APIs & Integrations

taran42
Contributor

Duplicate Companies

SOLVE

When I make a call via Python to get all my companies, I am only getting 250 contacts. If I set the max to 500, I get 500, but HubSpot duplicates the companies. So halving that would still only be 250. If I set the max for 1000, I get 1000, but HubSpot quadruples the values (meaning I'm still only getting 250 unique values). I should have 340 companies. Any ideas why HubSpot would do this? It seems to not be paginating properly or something.

 

import requests
import json
import urllib

# Maximum number of results to cycle through
max_results = 1000
hapikey = 'APIkey'
# Specify the number of companies to return in the API call (default is 100, max is 250)
limit = 250
company_list = []
# Set the properties to retrieve in the URL (&property=prop_name)
get_all_companies_url = "https://api.hubapi.com/companies/v2/companies/paged?&properties=hs_object_id&"
parameter_dict = {'hapikey': hapikey, 'limit': limit}
headers = {}

# Paginate your request using offset
has_more = True
# has_more lets the program know if there are more companies to cycle through
while has_more:
	parameters = urllib.parse.urlencode(parameter_dict)
	get_url = get_all_companies_url + parameters
	r = requests.get(url= get_url, headers = headers)
	response_dict = json.loads(r.text)
	has_more = response_dict.get('has-more') or False
	company_list.extend(response_dict.get('companies') or [])
	parameter_dict['Offset']= response_dict.get('offset')
    # Exit pagination, based on what ever value you've set your max results variable to
	if len(company_list) >= max_results:
		print('maximum number of results exceeded')
		break
print('loop finished')

list_length = len(company_list)

print("You've succesfully parsed through {} company records and added them to a list".format(list_length))

 

I updated the post with my current code. Maybe it'll help.

 

@dennisedson I tagged you since you seem to eventually find and reply to all of my posts anyways, regardless of your Python expertise. 😄 

2 Accepted solutions
taran42
Solution
Contributor

Duplicate Companies

SOLVE

@dennisedson if you learned Python, would that be so bad? 😄  I'm actually fairly new to Python myself. I've only been using it for the last couple of months. The problem is I was just thrown in the deep in with it, not having a chance to learn it. I come from a web development background, so I have some coding experience, but not with stuff like this.

 

I have no problem with the Contact code, and it's set up almost exactly like Companies and Deals. How many contacts you parse through, whether they're paginatined or not, is shown at the top of the prompt when you run the code. So for Contacts, it lists all 2k+ I have. With Companies and Deals, it's listing whatever I set my Max Results to.

 

So just twenty minutes or so ago, a friend helped me to figure out how to get the Companies to return properly. He noted that the offset value isn't defined. I added offset=250 under the limit and I was able to get all 340 companies. However that same fix did not work for Deals. So I'm halfway there. 

 

I have no idea why Contacts, Companies and Deals work so differentlyl from one another when they're basically the same thing. It's like three different designers coded the API.

 

I use Visual Studio Code to look for errors, which works much like Postman does. I usually code in Notepad++ though.

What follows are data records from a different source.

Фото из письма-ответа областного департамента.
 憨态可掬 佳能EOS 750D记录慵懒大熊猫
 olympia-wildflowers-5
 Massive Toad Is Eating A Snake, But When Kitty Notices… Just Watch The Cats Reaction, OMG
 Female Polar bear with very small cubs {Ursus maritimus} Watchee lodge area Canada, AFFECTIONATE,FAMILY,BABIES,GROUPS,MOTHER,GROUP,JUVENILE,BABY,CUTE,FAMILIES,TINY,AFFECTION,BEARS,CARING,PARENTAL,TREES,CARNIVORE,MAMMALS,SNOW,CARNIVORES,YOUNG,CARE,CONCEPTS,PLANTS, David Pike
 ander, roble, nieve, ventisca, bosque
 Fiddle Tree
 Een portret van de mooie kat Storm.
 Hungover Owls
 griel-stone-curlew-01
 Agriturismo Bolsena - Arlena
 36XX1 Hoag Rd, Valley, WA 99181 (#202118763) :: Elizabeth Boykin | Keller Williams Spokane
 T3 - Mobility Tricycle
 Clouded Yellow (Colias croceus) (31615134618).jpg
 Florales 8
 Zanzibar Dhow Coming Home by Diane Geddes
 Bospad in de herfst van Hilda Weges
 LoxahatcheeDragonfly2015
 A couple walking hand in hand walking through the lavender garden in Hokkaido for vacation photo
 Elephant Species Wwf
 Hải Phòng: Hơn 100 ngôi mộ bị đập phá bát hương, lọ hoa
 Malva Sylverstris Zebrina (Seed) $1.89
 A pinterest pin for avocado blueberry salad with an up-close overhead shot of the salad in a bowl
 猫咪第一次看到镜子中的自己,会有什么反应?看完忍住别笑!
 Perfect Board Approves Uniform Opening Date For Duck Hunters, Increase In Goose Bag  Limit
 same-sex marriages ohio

View solution in original post

0 Upvotes
taran42
Solution
Contributor

Duplicate Companies

SOLVE

The same friend helped me with Deals. It turns out that the offset needed to be set on it as well (which I did) and that has more should be called as hasMore instead of has-more. The HubSpot documentation seems to be really broken, at least when it comes to the Python API calls. Everything I was using I had pulled from the documenation, but I kept running into numerous errors. Little things like has more is used as hasMore, has_more and has-more throughout Contacts, Companies and Deals. One would think they'd all be the same. Also limit and count are used interchangeably. There are several other errors I struggled with while using the documentation that I got help with here and there. And being new to Python, I didn't know how to spot and fix those errors.

 

I know I am using V2 and HubSpot uses V3 now, but I tried V3 and still had pagination problems. So I just stuck with what I was already familiar with.

View solution in original post

0 Upvotes
4 Replies 4
dennisedson
HubSpot Product Team
HubSpot Product Team

Duplicate Companies

SOLVE

@taran42 , my old friend! 

Is there a way to print out the second iteration of the loop to see what the offset is?

Have you tried to use something like postman to test that request? 

I see what you are doing.  You are forcing me to learn Python.  Sneaky.

 

Calling my Python crew @akaiser , @khookguy , @wfong!  I am beginning to think that we need to set up a python room 🙂

Do you guys have any idea what is going wrong here?

 

Thanks all!!

0 Upvotes
taran42
Solution
Contributor

Duplicate Companies

SOLVE

@dennisedson if you learned Python, would that be so bad? 😄  I'm actually fairly new to Python myself. I've only been using it for the last couple of months. The problem is I was just thrown in the deep in with it, not having a chance to learn it. I come from a web development background, so I have some coding experience, but not with stuff like this.

 

I have no problem with the Contact code, and it's set up almost exactly like Companies and Deals. How many contacts you parse through, whether they're paginatined or not, is shown at the top of the prompt when you run the code. So for Contacts, it lists all 2k+ I have. With Companies and Deals, it's listing whatever I set my Max Results to.

 

So just twenty minutes or so ago, a friend helped me to figure out how to get the Companies to return properly. He noted that the offset value isn't defined. I added offset=250 under the limit and I was able to get all 340 companies. However that same fix did not work for Deals. So I'm halfway there. 

 

I have no idea why Contacts, Companies and Deals work so differentlyl from one another when they're basically the same thing. It's like three different designers coded the API.

 

I use Visual Studio Code to look for errors, which works much like Postman does. I usually code in Notepad++ though.

0 Upvotes
taran42
Solution
Contributor

Duplicate Companies

SOLVE

The same friend helped me with Deals. It turns out that the offset needed to be set on it as well (which I did) and that has more should be called as hasMore instead of has-more. The HubSpot documentation seems to be really broken, at least when it comes to the Python API calls. Everything I was using I had pulled from the documenation, but I kept running into numerous errors. Little things like has more is used as hasMore, has_more and has-more throughout Contacts, Companies and Deals. One would think they'd all be the same. Also limit and count are used interchangeably. There are several other errors I struggled with while using the documentation that I got help with here and there. And being new to Python, I didn't know how to spot and fix those errors.

 

I know I am using V2 and HubSpot uses V3 now, but I tried V3 and still had pagination problems. So I just stuck with what I was already familiar with.

0 Upvotes
dennisedson
HubSpot Product Team
HubSpot Product Team

Duplicate Companies

SOLVE

@taran42 , Glad you got it figured out.  The key benefit to the V3 API is to bring consistency to the APIs as you are not alone in thinking that they were built in silos.

Hopefully you can figure out the issue with the pagination on the newer APIs. 

 

Regardless, glad this immediate issue is resolved!

0 Upvotes